A. PENDAHULUAN
Pembangunan ketenagakerjaan
dalam Repelita VI ditujukan untuk memperluas lapangan kerja produktif dalam jumlah dan mutu yang memadai,
menyerap tambahan angkatan kerja baru, menghilangkan setengah pengangguran
secara bertahap, mengurangi kesenjangan produktivitas antarsektor, meningkatkan
pemerataan antardaerah, mengurangi jumlah pekerja di sektor pertanian, dan
meningkatkan kesempatan kerja khususnya di :sektor industri dan jasa.
Dalam rangka itu telah dilaksanakan
berbagai kegiatan pembangunan ketenagakerjaan untuk menciptakan iklim yang
mendukung perluasan lapangan kerja, meningkatkan kualitas dan produktivitas
tenaga kerja, dan meningkatkan kesejahteraan tenaga kerja.

# Data yang Ditampilkan:

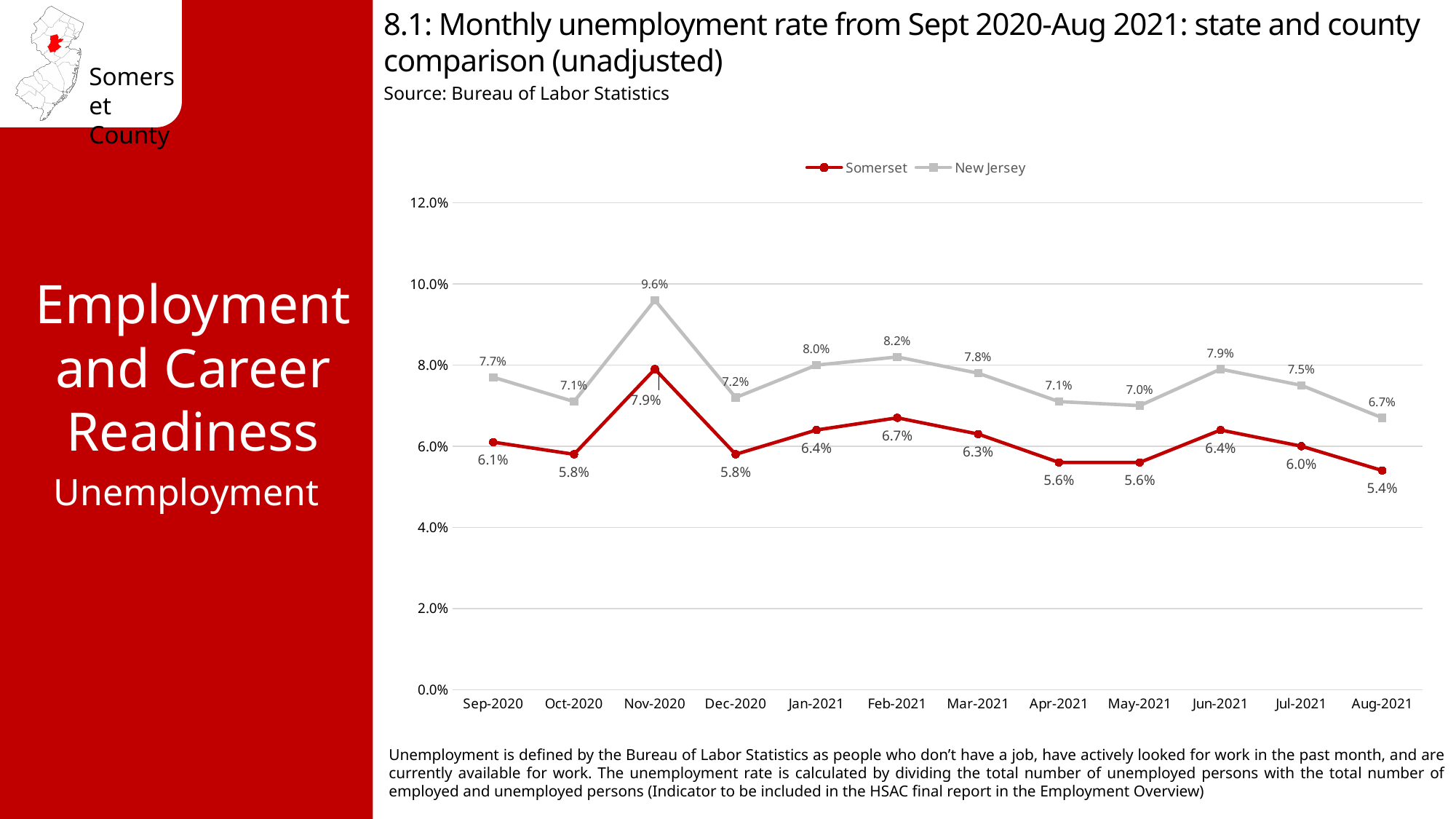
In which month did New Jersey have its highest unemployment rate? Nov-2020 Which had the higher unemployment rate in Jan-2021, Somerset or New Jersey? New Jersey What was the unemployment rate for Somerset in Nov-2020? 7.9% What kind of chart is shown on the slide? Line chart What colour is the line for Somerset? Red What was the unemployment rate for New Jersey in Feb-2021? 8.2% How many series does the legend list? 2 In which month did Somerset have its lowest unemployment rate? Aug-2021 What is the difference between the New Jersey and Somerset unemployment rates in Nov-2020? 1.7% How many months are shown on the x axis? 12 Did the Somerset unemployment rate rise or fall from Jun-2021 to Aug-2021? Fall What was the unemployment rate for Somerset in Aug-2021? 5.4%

# Daftar Tugas:
(1) Menurut kutipan tentang pembangunan ketenagakerjaan, di sektor apa saja kesempatan kerja khususnya hendak ditingkatkan?
(2) Sunting kutipan tentang pembangunan ketenagakerjaan: tulis ulang bagian dari "A. PENDAHULUAN" sampai "industri dan jasa.", dengan "pertanian" diganti menjadi "perkebunan".

# Jawaban Tugas:
(1) Di sektor industri dan jasa.

(2)
A. PENDAHULUAN
Pembangunan ketenagakerjaan
dalam Repelita VI ditujukan untuk memperluas lapangan kerja produktif dalam jumlah dan mutu yang memadai,
menyerap tambahan angkatan kerja baru, menghilangkan setengah pengangguran
secara bertahap, mengurangi kesenjangan produktivitas antarsektor, meningkatkan
pemerataan antardaerah, mengurangi jumlah pekerja di sektor perkebunan, dan
meningkatkan kesempatan kerja khususnya di :sektor industri dan jasa.